Patrick Bailey, Beck Anne-Taylor, Casterline Benjamin W, Martin Kari L
Department of Dermatology, University of Missouri, Columbia, USA.
Cureus. 2024 Sep 1;16(9):e68401. doi: 10.7759/cureus.68401. eCollection 2024 Sep.

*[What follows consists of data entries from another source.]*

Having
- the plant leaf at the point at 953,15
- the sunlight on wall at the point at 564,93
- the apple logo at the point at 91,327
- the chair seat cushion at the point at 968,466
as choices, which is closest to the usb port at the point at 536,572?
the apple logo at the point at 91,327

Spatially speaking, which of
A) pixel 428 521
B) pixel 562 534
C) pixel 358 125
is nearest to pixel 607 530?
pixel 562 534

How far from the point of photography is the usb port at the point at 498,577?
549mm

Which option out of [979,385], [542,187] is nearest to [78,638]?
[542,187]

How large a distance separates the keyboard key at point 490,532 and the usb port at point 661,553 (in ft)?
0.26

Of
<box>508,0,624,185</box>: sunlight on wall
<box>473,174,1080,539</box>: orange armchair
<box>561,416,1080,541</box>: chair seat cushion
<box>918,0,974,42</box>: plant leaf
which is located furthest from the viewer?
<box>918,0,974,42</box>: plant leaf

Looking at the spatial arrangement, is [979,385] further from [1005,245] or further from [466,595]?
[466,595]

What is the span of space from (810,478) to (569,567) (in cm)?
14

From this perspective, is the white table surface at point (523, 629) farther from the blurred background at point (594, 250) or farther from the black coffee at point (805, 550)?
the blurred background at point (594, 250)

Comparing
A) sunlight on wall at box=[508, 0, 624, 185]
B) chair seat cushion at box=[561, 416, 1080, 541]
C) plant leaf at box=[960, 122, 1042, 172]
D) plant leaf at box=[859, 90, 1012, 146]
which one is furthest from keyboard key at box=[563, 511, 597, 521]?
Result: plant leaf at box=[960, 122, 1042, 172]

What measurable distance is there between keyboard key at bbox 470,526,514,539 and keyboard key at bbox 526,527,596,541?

Postmenopausal craniofacial hyperhidrosis describes a unique subset of primary focal hyperhidrosis in menopausal woman. This condition can be challenging to treat and may require multiple treatment modalities before patients express satisfaction with the results. Current treatment options for craniofacial hyperhidrosis include oral antimuscarinic agents, topical aluminum chloride powder, and botulinum toxin injections. We present the case of a 68-year-old female with craniofacial hyperhidrosis who did not respond to topical agents and did not tolerate an oral antimuscarinic agent. The patient was successfully treated with 100 units of onabotulinum toxin A along the forehead, frontal hairline, and periauricular scalp and reported significant improvement in symptoms and quality of life as a result. We review the literature describing targeted intradermal injection of botulinum neurotoxin as an alternative to medical therapy for craniofacial hyperhidrosis.
绝经后颅面部多汗症是绝经后女性原发性局灶性多汗症的一个独特亚型。这种病症治疗起来颇具挑战性,在患者对治疗结果表示满意之前,可能需要多种治疗方式。目前颅面部多汗症的治疗选择包括口服抗胆碱能药物、外用氯化铝粉末和肉毒毒素注射。我们报告一例68岁患有颅面部多汗症的女性病例,该患者对局部用药无反应,且无法耐受口服抗胆碱能药物。该患者通过在前额、额发际线和耳周头皮处注射100单位的A型肉毒毒素得到成功治疗,症状和生活质量均有显著改善。我们回顾了将肉毒神经毒素靶向皮内注射作为颅面部多汗症药物治疗替代方法的相关文献。